Deciding how many words to include in each group
In order to work with vectors in Sagemaker, the only decision you need to make is whether Sagemaker should use single words, pairs of words or word triplets when creating the groups. For example, if Sagemaker used word pair, as usual, it may get better results than if it uses the single word as and the single word usual because the word pair as usual expresses a different concept than the individual words express.
In my work, I normally use word pairs but I’ve occasionally gotten better results from triplets. In one project where we were extracting and categorizing marketing terms, using triplets resulted in much higher accuracy probably because marketing fluff is often expressed in word triplets such world class results, high powered engine and fat burning exercise.
NLP uses the terms unigram, bigram and trigram for single, double, and triple word groups. Figures 3, 4 and 5 show examples of single word (unigram), double word (bigram), and triple word (trigram) word groups.

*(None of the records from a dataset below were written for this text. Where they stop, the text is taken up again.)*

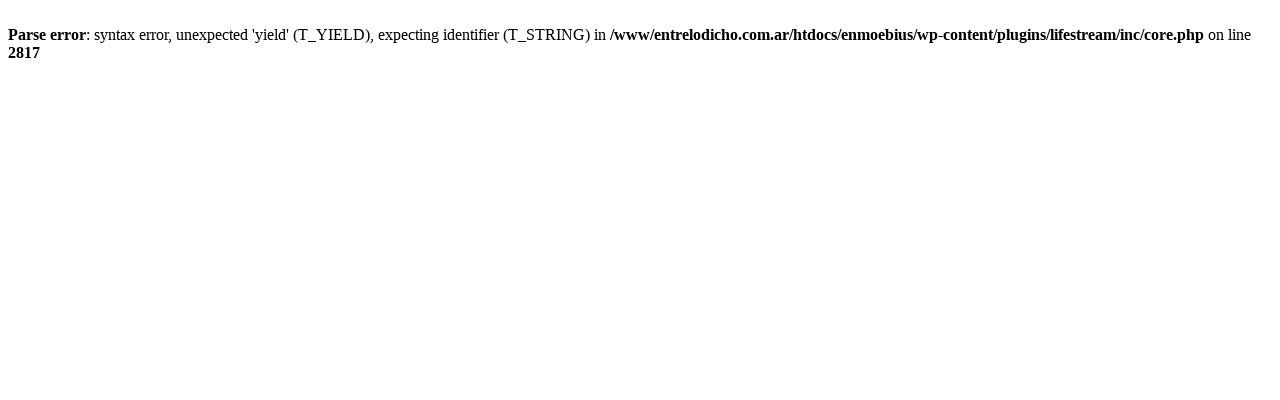

--- FILE ---
content_type: text/html; charset=UTF-8
request_url: https://enmoebius.com.ar/?cat=13&paged=24
body_size: 75
content:
<br />
<b>Parse error</b>:  syntax error, unexpected 'yield' (T_YIELD), expecting identifier (T_STRING) in <b>/www/entrelodicho.com.ar/htdocs/enmoebius/wp-content/plugins/lifestream/inc/core.php</b> on line <b>2817</b><br />
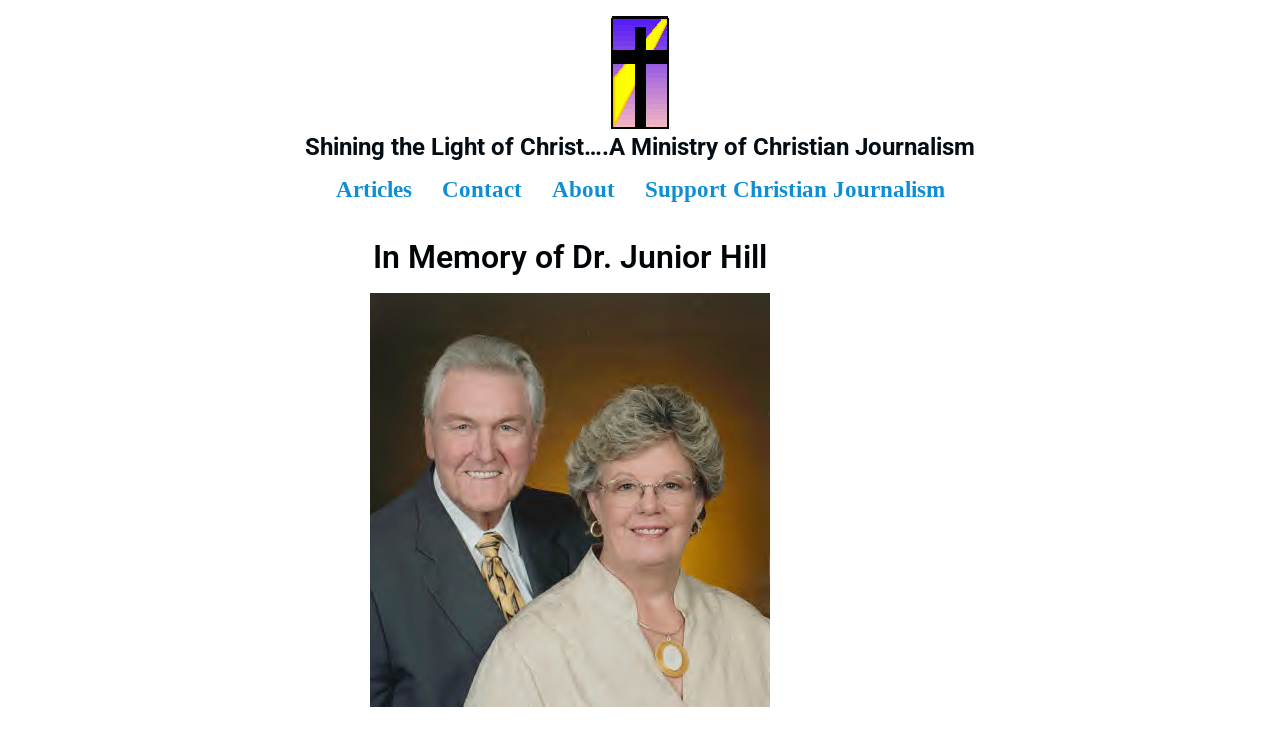

--- FILE ---
content_type: text/css
request_url: https://thechristianviewmagazine.com/wp-content/uploads/elementor/css/post-7324.css?ver=1769693827
body_size: -38
content:
.elementor-widget-heading .elementor-heading-title{font-family:var( --e-global-typography-primary-font-family ), Times New Roman;font-weight:var( --e-global-typography-primary-font-weight );color:var( --e-global-color-primary );}.elementor-7324 .elementor-element.elementor-element-6c234b8{text-align:center;}.elementor-7324 .elementor-element.elementor-element-6c234b8 .elementor-heading-title{color:#000507;}.elementor-widget-image .widget-image-caption{color:var( --e-global-color-text );font-family:var( --e-global-typography-text-font-family ), Times New Roman;font-weight:var( --e-global-typography-text-font-weight );}.elementor-widget-text-editor{font-family:var( --e-global-typography-text-font-family ), Times New Roman;font-weight:var( --e-global-typography-text-font-weight );color:var( --e-global-color-text );}.elementor-widget-text-editor.elementor-drop-cap-view-stacked .elementor-drop-cap{background-color:var( --e-global-color-primary );}.elementor-widget-text-editor.elementor-drop-cap-view-framed .elementor-drop-cap, .elementor-widget-text-editor.elementor-drop-cap-view-default .elementor-drop-cap{color:var( --e-global-color-primary );border-color:var( --e-global-color-primary );}.elementor-7324 .elementor-element.elementor-element-3fd5015{text-align:center;}.elementor-7324 .elementor-element.elementor-element-64ead24{text-align:justify;font-family:"Roboto Slab", Times New Roman;font-size:10px;font-weight:400;}.elementor-7324 .elementor-element.elementor-element-43eee36{text-align:center;}.elementor-7324 .elementor-element.elementor-element-da1ffc0{text-align:center;}.elementor-7324 .elementor-element.elementor-element-da1ffc0 .elementor-heading-title{font-family:"Roboto", Times New Roman;font-size:26px;font-weight:600;}.elementor-7324 .elementor-element.elementor-element-38936ac{text-align:justify;}.elementor-7324 .elementor-element.elementor-element-6bb69bf{text-align:center;}.elementor-7324 .elementor-element.elementor-element-6bb69bf .elementor-heading-title{color:#000A0E;}.elementor-7324 .elementor-element.elementor-element-fe60c5e{text-align:center;}.elementor-7324 .elementor-element.elementor-element-fe60c5e .elementor-heading-title{font-family:"Roboto", Times New Roman;font-size:28px;font-weight:600;color:#01090C;}.elementor-7324 .elementor-element.elementor-element-92e3732{text-align:justify;}.elementor-7324 .elementor-element.elementor-element-ec97f8e{text-align:center;}.elementor-7324 .elementor-element.elementor-element-ec97f8e .elementor-heading-title{font-family:"Roboto", Times New Roman;font-size:25px;font-weight:600;}.elementor-7324 .elementor-element.elementor-element-5431ddf{text-align:justify;}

Unigrams are single words. Unigrams work well when word order isn’t important. For example, if you were creating word vectors for medical research, unigrams do a good job of identifying similar concepts.
Figure 3. Unigrams
Bigrams are pairs of words. Bigrams work well when word order is important, such as in
sentiment analysis. The bigram as usual conveys frustration but the unigrams as and usual do not.
Figure 4. Bigrams
Trigrams are groups of three words. In practice, I don’t see much improvement in moving from bigrams to trigrams but on occasion there can be. One project I worked on identifying marketing terms delivered significantly better results using trigrams probably because the trigrams better captured the common patter hyperbole noun noun as in greatest coffee maker and hyperbole adjective noun as in fastest diesel car.
Figure 5. Trigrams
The machine learning application uses an algorithm called BlazingText to predict whether a tweet should be escalated.
What is BlazingText and how does it work?
The machine learning algorithm I’m using in this article is called BlazingText. It’s a version of an algorithm called fastText developed by researchers at Facebook in 2017, and fastText is a version of the algorithm developed by Mikolov.
Figure 6 shows the workflow after BlazingText is put into the workflow. In step 1, a tweet is sent by a person requiring support. In step 2, BlazingText decides whether the tweet should be escalated to a person to respond. In step 3, the tweet is escalated to a person (step 3a) or handled by a bot (step 3b).
Figure 6. BlazingText workflow
In order for BlazingText to decide whether a tweet should be escalated, it needs to determine whether the person sending the tweet is frustrated. To do this, BlazingText doesn’t need to know whether the person is frustrated or even understand what the tweet was about. It only needs to determine how similar the tweet is to other tweets that have been labelled as frustrated or not frustrated.
With that as background, you’re ready to start building the model.
A note regarding SageMaker: When you first set up SageMaker you create a Notebook Instance. This is a server that AWS configures to run your Notebooks. We recommend selecting a medium-sized server instance because it has enough grunt to do anything we covered in this article–more on this can be found in appendix C. In your own work, as you work with larger datasets, you may need to use a larger server as your notebook server.